The ECA proposal would designate specific portions of U.S. and Canadian coastal waters in which stringent international emission controls would apply to ocean-going ships, essentially creating a “buffer zone” around the U.S. coastline. The proposed area of the ECA includes waters adjacent to the Pacific coast, the Atlantic/Gulf coast, and the eight main Hawaiian Islands. The proposed ECA would extend 200 nautical miles from the coastal baseline, except that it would not extend into marine areas subject to the sovereignty, sovereign rights or jurisdiction of any country other than the United States or Canada.
Under the program, large ships such as oil tankers and cargo ships that operate in the ECA would face stricter emissions standards. These standards would cut sulfur in fuel by 98 percent, particulate matter emissions by 85 percent, and nitrogen oxide emissions by 80 percent from the current global requirements.
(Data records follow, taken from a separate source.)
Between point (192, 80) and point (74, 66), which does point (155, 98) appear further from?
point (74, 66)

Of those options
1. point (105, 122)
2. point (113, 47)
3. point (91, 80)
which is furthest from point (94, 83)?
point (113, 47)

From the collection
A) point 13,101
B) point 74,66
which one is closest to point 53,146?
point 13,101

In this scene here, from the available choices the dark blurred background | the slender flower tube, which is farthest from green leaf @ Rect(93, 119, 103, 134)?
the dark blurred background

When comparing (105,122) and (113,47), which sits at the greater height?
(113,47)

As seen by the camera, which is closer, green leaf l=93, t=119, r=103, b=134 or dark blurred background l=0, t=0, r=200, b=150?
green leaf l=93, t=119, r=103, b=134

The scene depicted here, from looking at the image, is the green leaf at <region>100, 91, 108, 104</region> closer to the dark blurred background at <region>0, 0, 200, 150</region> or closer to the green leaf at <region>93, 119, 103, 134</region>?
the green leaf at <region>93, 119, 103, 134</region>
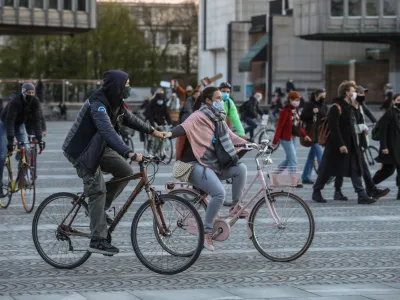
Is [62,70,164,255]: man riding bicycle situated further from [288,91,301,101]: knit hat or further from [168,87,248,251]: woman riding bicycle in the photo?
[288,91,301,101]: knit hat

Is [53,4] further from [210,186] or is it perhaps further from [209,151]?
[210,186]

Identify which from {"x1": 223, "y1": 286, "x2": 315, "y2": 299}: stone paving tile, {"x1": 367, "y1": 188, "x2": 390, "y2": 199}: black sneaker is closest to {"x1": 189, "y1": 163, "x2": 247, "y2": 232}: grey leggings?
{"x1": 223, "y1": 286, "x2": 315, "y2": 299}: stone paving tile

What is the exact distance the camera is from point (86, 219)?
9.67 meters

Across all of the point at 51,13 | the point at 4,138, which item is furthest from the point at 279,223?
the point at 51,13

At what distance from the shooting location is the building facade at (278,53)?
293ft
To achieve these reductions, ships would be required to use fuel with no more than 1,000 parts per million sulfur beginning in 2015, and new ships would be required to use advanced emission control technologies beginning in 2016. The EPA estimates the total costs of improving ship emissions from current performance to ECA standards while operating in the proposed ECA would be approximately $3.2 billion in 2020.
The IMO, a United Nations agency, will begin reviewing the proposal in July 2009. Approval of the proposal could occur as soon as 2010.
The proposal is one part of a comprehensive EPA program to address harmful emissions from ocean-going vessels under the National Clean Diesel Campaign and the Clean Ports Program. Another element of this program includes adoption of a Clean Air Act (CAA) rulemaking process developing standards for Category 3 marine diesel engines that are expected to require the application of high efficiency aftertreatment emission controls similar in stringency to new NOx standards that would apply to all engines in the ECA. The agency plans to issue the CAA Notice of Proposed Rulemaking in spring 2009 and finalize it by December 2009.